Da un decennio circa, molti monasteri vendono “on line” alimenti e bevande di produzione propria. Molti di questi si sono fatti conoscere da un pubblico largo, non necessariamente credente, ma che lo può diventare.

L'Abbazia di Gethsemani nel Kentucky (la più antica abbazia negli USA), è conosciuta in tutto il mondo per la sua torta di frutta ricca e scura inzuppata nel bourbon (foto a fianco).
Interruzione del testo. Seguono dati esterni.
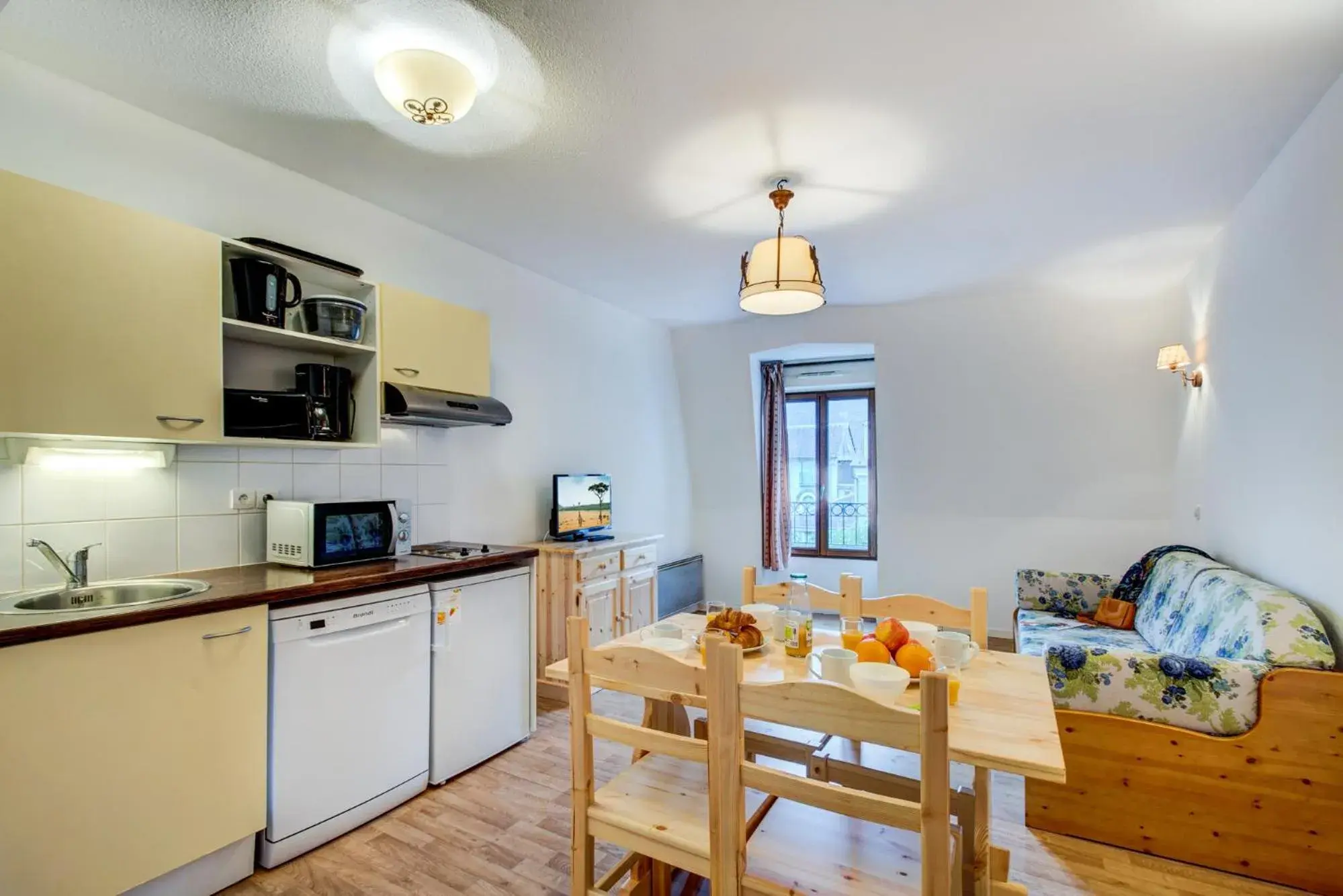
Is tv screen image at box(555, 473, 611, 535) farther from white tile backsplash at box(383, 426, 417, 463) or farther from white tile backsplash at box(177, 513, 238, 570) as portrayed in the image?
white tile backsplash at box(177, 513, 238, 570)

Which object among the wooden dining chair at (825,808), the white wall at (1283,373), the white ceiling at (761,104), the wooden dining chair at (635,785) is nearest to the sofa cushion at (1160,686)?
the white wall at (1283,373)

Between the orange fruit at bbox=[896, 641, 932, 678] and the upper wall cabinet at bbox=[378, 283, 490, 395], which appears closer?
the orange fruit at bbox=[896, 641, 932, 678]

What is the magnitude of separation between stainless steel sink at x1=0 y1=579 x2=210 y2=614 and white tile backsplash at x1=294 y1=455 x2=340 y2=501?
58 cm

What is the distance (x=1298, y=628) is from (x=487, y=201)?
3617 mm

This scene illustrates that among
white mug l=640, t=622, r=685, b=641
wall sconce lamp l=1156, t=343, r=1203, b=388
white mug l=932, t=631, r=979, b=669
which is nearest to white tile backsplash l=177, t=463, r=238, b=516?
white mug l=640, t=622, r=685, b=641

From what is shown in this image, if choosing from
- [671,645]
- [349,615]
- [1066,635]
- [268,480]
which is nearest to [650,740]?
[671,645]

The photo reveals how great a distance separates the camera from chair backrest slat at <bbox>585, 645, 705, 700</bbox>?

I monaci producono 70.000 libbre di torte alla frutta all'anno e le spediscono a clienti fedeli in tutto il paese e all'estero. E la ricetta è, ovviamente, segreta.

A Norcia i monaci producono un’eccellente birra artigianale, la Nursia (foto a fianco), che vale la pena di comprare, per aiutarli a ricostruire il monastero, distrutto dal terremoto. Nelle Alpi francesi c’è il Monastero de la Grande Chartreuse che produce fin dal XII secolo il liquore che ne porta il nome: Chartreuse. Sempre in Francia, di fronte a Cannes c’è il gruppo di isole di Lérins, alle quali si accede solo in barca, diventate famose nel mondo per l’abbazia che si trova su una di esse (Île Saint-Honorat, foto qui sotto), che pratica l’ospitalità e la vendita in internet di vini straordinari.
E si potrebbe continuare…

Nei monasteri si prega e si lavora. Cioccolatini, biscotti, miele, vini, liquori, marmellate, pasta, tisane, torte, birra, cereali, formaggi, sono solo alcuni dei prodotti tipici; ma troviamo anche saponi, profumi per ambienti, cartoleria e candele di cera d’api, trapunte, sandali e cuscini decorativi.

Il mercato dei prodotti realizzati all'interno dei monasteri è in crescita. Su 340 abbazie francesi, 230 hanno iniziato a commerciare i propri prodotti, in Italia sono 190, in Germania 155, negli Stati Uniti più di 800.
I prodotti alimentari confezionati nei monasteri vengono oggi riscoperti e apprezzati, non solo perché sono alleati della salute, ma anche perché valorizzano i luoghi dove vengono prodotti.
Molti consumatori acquistano questi prodotti non solo per aiutare i monasteri, ma anche perché sono prodotti di qualità, fatti con amore. Per questo si sta sviluppando un “turismo monastico”, con tutto il corollario gastronomico che ciò comporta.

E per coloro che si domandano se il commercio è compatibile con l’attività religiosa, la risposta è che i monaci e le monache commerciano, ma non accumulano soldi, perché servono per pagare la ristrutturazione e il mantenimento degli edifici, i pasti e le spese.
Sono uomini e donne di Dio che continuano a pregare e a vivere in modo molto frugale.